Bentley Touring Car (1930), a diecast model, chasing a generic 3 Wheeler Cyclecar from 1st Corps (resin kit with metal bits). I’ll probably add more weapons to these or improvised armor, as both have hard points to spare. The Bentley is a BRUMM Diecast vehicle, easy to find on auction sites.

In addition, I highly recommend 1stCorps in the UK for period armor vehicles (if you want to build the largest vehicles in the game), they also have a section for pulp style vehicles (not many) with a lot of style. I picked up a generic 3 wheeler Cycle Car and put a dual Vickers on it, along with a gunner that is armed with a side arm. In addition, I picked up a WWI era dispatch motorcyle with a Maxim machine gun installed, and added some civilian touches.

WWI era BEF Dispatch motorcycle from 1stCorps.  I added a passenger figure Sloppy Jalopy, and painted the driver and gunner in a non specific “uniform”

Of course, you can also get miniatures from Eureka Australia or USA, under their small (but hopefully growing) Mad Maximillian line. The twist is you can always use the same kits to make more than one radically different vehicle. I’ve only touched the surface of customization, I want to build a flame thrower car next. The real difficulty is obtaining vehicle weapons (which I found from a number of sources) and especially drivers. The scaling between Eureka and 1stCorp isn’t a perfect match by a long shot, but when the drivers are sitting down, it’s hardly noticable. Stan Johansen (of Road Warrior 20mm fame, I’ve mentioned him on here before), also makes some 28mm driver and gunner figures– pretty rudimentary but it does the job nicely– and a paintjob hides a lot of things.

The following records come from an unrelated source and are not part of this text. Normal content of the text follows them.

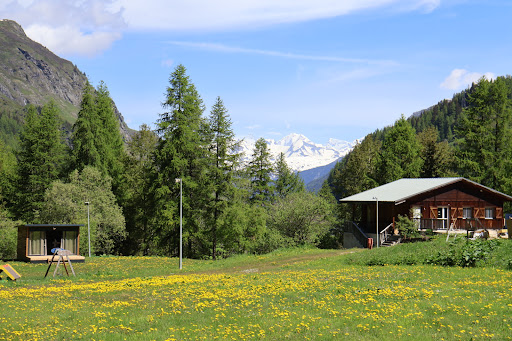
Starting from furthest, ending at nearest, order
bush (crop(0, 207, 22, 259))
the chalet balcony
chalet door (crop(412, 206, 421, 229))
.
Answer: bush (crop(0, 207, 22, 259)), chalet door (crop(412, 206, 421, 229)), the chalet balcony

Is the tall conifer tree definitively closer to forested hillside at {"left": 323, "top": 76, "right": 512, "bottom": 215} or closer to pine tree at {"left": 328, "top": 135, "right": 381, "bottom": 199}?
forested hillside at {"left": 323, "top": 76, "right": 512, "bottom": 215}

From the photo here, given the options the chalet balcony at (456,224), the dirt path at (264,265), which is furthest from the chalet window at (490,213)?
the dirt path at (264,265)

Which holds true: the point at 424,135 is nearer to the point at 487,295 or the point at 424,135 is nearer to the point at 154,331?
the point at 487,295

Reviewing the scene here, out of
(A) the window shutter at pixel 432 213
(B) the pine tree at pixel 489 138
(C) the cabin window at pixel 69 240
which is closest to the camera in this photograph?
(C) the cabin window at pixel 69 240

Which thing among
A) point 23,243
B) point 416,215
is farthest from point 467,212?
point 23,243

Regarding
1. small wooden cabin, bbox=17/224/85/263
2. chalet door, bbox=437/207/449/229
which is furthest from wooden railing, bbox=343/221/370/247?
small wooden cabin, bbox=17/224/85/263

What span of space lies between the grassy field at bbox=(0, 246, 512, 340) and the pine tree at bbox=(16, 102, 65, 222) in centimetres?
3530

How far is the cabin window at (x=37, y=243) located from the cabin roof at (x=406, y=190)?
32.6 m

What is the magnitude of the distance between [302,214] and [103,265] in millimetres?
25826

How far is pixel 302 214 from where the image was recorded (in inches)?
2164

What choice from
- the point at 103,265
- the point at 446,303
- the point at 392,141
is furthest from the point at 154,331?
the point at 392,141

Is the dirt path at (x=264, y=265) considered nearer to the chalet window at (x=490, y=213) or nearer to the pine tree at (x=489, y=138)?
the chalet window at (x=490, y=213)

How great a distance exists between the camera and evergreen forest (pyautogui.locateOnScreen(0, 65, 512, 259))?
165 feet

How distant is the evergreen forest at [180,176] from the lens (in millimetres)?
50438
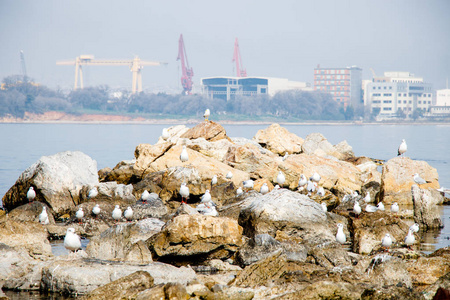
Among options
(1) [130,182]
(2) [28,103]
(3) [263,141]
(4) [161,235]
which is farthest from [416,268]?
Result: (2) [28,103]

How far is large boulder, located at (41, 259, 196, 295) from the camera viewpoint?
28.4 feet

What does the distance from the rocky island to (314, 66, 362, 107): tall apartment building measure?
163 m

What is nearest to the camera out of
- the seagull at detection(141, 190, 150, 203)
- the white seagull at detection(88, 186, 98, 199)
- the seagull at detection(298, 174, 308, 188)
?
the seagull at detection(141, 190, 150, 203)

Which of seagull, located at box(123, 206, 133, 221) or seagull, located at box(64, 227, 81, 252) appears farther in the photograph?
seagull, located at box(123, 206, 133, 221)

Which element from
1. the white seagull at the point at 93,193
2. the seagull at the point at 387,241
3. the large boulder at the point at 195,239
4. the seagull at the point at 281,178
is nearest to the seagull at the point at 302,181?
the seagull at the point at 281,178

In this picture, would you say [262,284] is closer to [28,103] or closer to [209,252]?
[209,252]

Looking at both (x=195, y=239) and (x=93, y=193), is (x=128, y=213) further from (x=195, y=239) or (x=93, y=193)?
(x=195, y=239)

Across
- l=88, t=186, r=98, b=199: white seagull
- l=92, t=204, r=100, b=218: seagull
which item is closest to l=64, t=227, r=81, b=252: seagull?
l=92, t=204, r=100, b=218: seagull

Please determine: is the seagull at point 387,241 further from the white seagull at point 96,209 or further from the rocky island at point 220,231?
the white seagull at point 96,209

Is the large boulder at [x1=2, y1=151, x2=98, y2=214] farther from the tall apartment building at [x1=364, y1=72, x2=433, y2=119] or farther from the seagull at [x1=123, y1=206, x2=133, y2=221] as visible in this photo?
the tall apartment building at [x1=364, y1=72, x2=433, y2=119]

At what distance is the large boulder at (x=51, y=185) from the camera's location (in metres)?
15.8

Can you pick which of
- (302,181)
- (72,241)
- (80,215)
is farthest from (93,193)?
(302,181)

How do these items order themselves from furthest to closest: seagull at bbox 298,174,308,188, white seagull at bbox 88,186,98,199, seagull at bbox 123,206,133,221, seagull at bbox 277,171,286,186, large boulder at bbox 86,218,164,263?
seagull at bbox 298,174,308,188
seagull at bbox 277,171,286,186
white seagull at bbox 88,186,98,199
seagull at bbox 123,206,133,221
large boulder at bbox 86,218,164,263

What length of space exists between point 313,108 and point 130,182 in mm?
126565
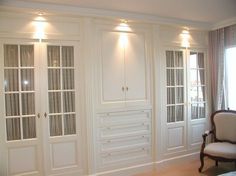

He also has a ton of add on hand weapons like ATRs, shotguns and the like, so their figures are customizable, more so than Eureka or 1stCorps. In addition to THAT, Sloppy Jalopy has some very spirited and thematic looking drivers and passengers (the Tommy gunner on the back of the Motorcycle is one). You need to check those out!

Another look at 1st Corps three wheeler touring car, decked out for mayhem. I may add some more armor.

I don’t see terrain being a big obstacle. This game plays well on a 4 x 6 and even smaller space– I don’t recommend having more than 10 players due to the scale. Ground scale isn’t specified anywhere, but the models are large, and I forsee problems with table geometry. So maybe some craters, maybe some rubbled buildings.. a dirt road, some hills, dead trees, barbed wire.. I have all those already!

In conclusion

As I’ve alluded to, this has been a fun project to work on, especially the part about customizing and creating vehicles out of kits and diecast. I haven’t tested it yet but I plan to as soon as I move back in to my house. The vehicles were variably priced (the resin kits actually more expensive than the diecasts I found on Ebay, but more militant looking).  The rules are very straight forward and almost expendable, really.  You could play this with a game of your choice as long as you track the basic elements of road combat games– speed, shooting, protection, damage.. etc.  My only disappointment (and it is very minor) is that the period fluff is almost absent.  There is a long wheedling narrative at the front of the document but it isn’t a very conclusive or convincing depiction of the setting (can’t help kvetching, this is a favorite historical period of mine).  Other than that, I would recommend it highly.

STUFF:

Slideshow of all my conversions and kit vehicles built so far on flickr

Some Youtube “Project Videos”

From the rulebook, Mana Press. A collection of the Eureka Miniatures custom cars— except white lightning (second from bottom), which doesn’t seem to be a kit you can buy.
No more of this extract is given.